What the crisis-mongers do, however, is switch between views to suit their convenience. For example, in his magisterial survey of Social Security issues in The New York Times Magazine of January 16, Roger Lowenstein caught Michael Tanner of the Cato Institute red-handed. Mr. Tanner’s estimate of a $26 trillion deficit for Social Security turned out to be the result of a calculation based on the principle of heads I win, tails you lose: when Social Security runs a surplus, Mr. Tanner doesn’t count it, because the system is just part of the government, but when Social Security runs a deficit, he treats Social Security as an independent entity.
If all this seems metaphysical, let’s put it this way: What will actually happen when payroll tax receipts no longer cover 100 percent of benefits? The answer, quite clearly, is nothing.

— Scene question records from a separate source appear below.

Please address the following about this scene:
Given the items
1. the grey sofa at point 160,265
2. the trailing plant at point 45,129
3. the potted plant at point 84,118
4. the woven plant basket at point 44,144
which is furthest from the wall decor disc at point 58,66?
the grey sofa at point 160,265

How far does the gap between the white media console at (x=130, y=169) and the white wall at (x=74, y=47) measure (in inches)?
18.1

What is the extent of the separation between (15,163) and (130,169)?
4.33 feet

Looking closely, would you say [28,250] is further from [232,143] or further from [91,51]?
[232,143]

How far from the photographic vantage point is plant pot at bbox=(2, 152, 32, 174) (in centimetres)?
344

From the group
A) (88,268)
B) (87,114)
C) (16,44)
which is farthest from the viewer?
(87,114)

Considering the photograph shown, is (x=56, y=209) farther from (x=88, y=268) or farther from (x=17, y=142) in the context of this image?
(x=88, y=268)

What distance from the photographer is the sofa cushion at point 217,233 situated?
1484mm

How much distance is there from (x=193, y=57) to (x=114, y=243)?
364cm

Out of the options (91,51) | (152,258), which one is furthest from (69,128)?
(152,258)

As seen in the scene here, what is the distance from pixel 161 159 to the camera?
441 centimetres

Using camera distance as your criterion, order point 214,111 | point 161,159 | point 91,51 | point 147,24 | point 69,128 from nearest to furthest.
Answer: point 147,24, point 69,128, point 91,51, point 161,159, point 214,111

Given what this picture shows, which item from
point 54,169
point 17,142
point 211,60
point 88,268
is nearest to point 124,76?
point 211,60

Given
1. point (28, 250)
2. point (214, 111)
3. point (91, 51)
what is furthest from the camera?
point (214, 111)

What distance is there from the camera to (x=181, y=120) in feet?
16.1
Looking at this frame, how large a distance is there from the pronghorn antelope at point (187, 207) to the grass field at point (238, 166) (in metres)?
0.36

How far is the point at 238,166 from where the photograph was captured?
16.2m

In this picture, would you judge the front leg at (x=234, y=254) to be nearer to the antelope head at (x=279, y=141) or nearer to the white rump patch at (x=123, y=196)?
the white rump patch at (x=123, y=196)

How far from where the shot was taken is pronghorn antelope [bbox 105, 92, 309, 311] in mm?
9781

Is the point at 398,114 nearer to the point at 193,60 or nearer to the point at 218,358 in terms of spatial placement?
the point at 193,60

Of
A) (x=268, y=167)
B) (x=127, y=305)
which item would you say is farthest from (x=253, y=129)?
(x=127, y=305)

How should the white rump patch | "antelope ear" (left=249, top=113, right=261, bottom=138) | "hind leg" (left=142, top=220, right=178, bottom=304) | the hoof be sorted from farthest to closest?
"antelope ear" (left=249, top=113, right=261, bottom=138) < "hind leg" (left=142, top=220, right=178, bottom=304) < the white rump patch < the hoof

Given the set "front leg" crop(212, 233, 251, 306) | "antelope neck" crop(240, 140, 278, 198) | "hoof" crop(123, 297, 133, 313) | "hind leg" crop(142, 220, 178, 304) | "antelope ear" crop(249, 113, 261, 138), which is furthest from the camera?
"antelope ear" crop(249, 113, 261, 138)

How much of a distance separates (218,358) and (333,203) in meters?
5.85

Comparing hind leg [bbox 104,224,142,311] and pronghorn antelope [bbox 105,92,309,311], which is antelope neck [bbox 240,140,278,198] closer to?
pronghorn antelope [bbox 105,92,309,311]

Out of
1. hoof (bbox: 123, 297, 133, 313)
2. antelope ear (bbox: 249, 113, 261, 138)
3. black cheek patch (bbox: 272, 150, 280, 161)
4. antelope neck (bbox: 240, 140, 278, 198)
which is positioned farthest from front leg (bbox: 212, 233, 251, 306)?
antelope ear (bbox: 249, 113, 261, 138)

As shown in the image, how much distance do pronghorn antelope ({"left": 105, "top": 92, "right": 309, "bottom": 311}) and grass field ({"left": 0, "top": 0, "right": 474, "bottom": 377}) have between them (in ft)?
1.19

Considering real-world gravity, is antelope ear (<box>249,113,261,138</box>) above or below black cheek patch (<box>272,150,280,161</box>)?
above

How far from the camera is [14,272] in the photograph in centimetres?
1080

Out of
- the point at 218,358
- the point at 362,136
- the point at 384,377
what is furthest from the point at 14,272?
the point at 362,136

There are only two ways Social Security could be unable to pay full benefits in 2018. One would be if Congress voted specifically to repudiate the Social Security trust fund, that is, not to pay interest or principal on the trust fund’s bonds, which would in effect be a decision not to honor debts to retirees. In 2018 the payments on the trust fund’s bonds would be sufficient to cover Social Security benefits. Repudiation of those payments is pretty much inconceivable as a political matter; writing in the periodical The Economists’ Voice, David Kaiser of the National War College suggests that such a repudiation might even violate the Constitution. In that sense, the trust fund is as real an obligation of the US government as bonds held by Japanese pension funds. The other way would be if the United States found itself in a general fiscal crisis, unable to honor any of its debt. Given the size of the current deficit and the prospect that the deficit will get much bigger over time, that could happen. But it won’t happen because of Social Security, which is a much smaller factor in projected deficits than either tax cuts or rising Medicare spending.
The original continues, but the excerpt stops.